### [Your instructions]
Return all of the data exactly as written, without the pictures.

### [Exercise data]
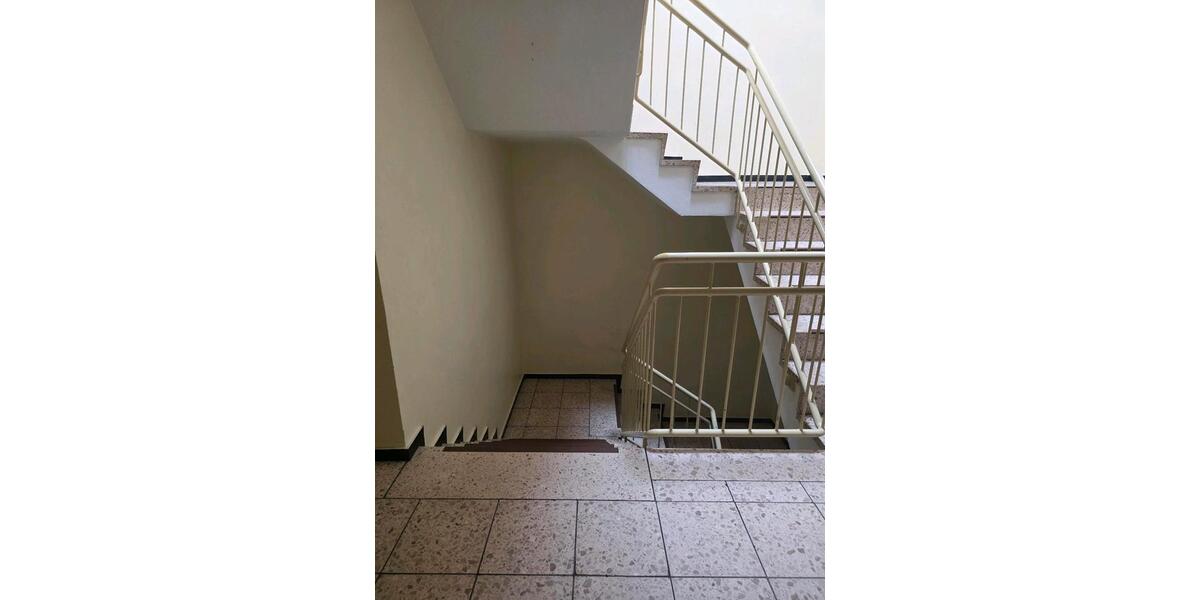 Etagenwohnung Bremen Huchting - 3 Zimmer, 75 m&sup2;, 700&euro; | Angebot:26223556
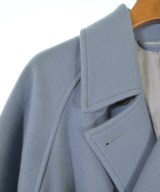 Montgomery（モンゴメリー）その他 青 サイズ:F レディース/2200721257099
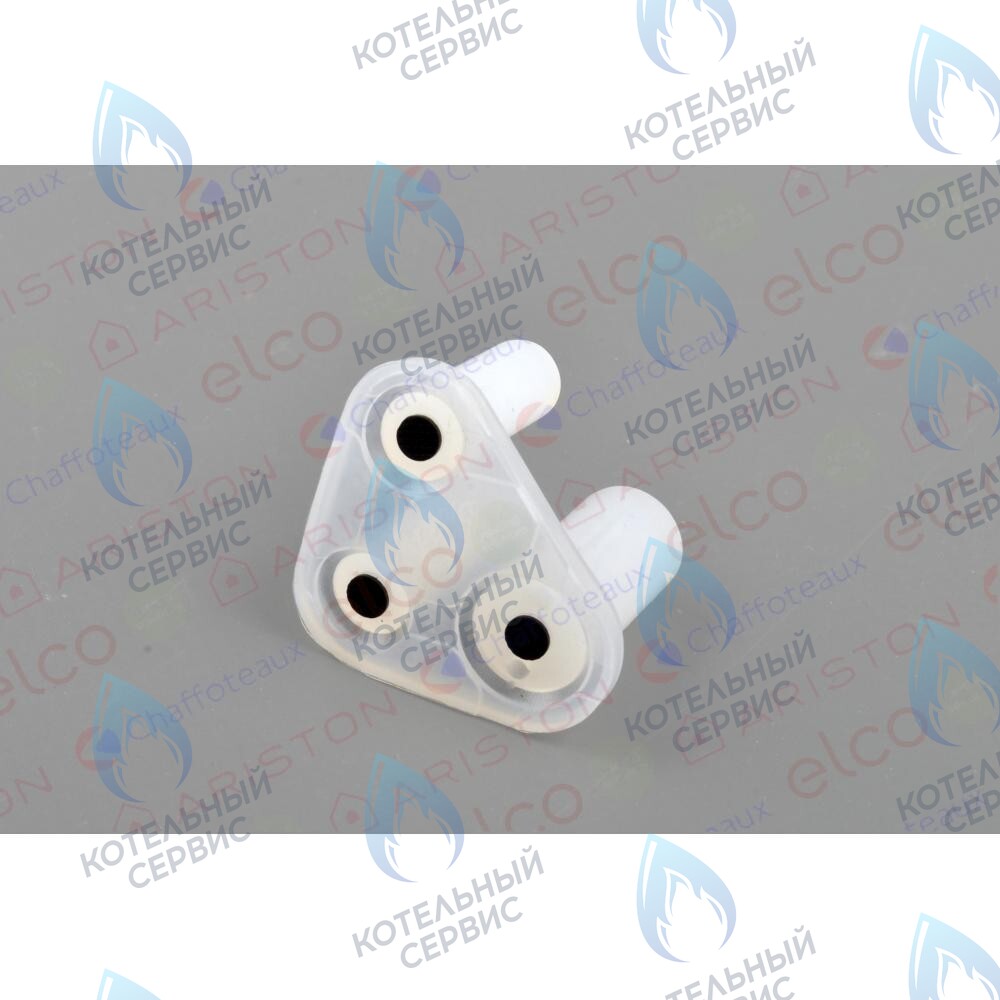 65153181 Кнопка управления (правая) CHAFFOTEAUX в Орске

### [Response to this task]
 Etagenwohnung Bremen Huchting - 3 Zimmer, 75 m&sup2;, 700&euro; | Angebot:26223556
 Montgomery（モンゴメリー）その他 青 サイズ:F レディース/2200721257099
 65153181 Кнопка управления (правая) CHAFFOTEAUX в Орске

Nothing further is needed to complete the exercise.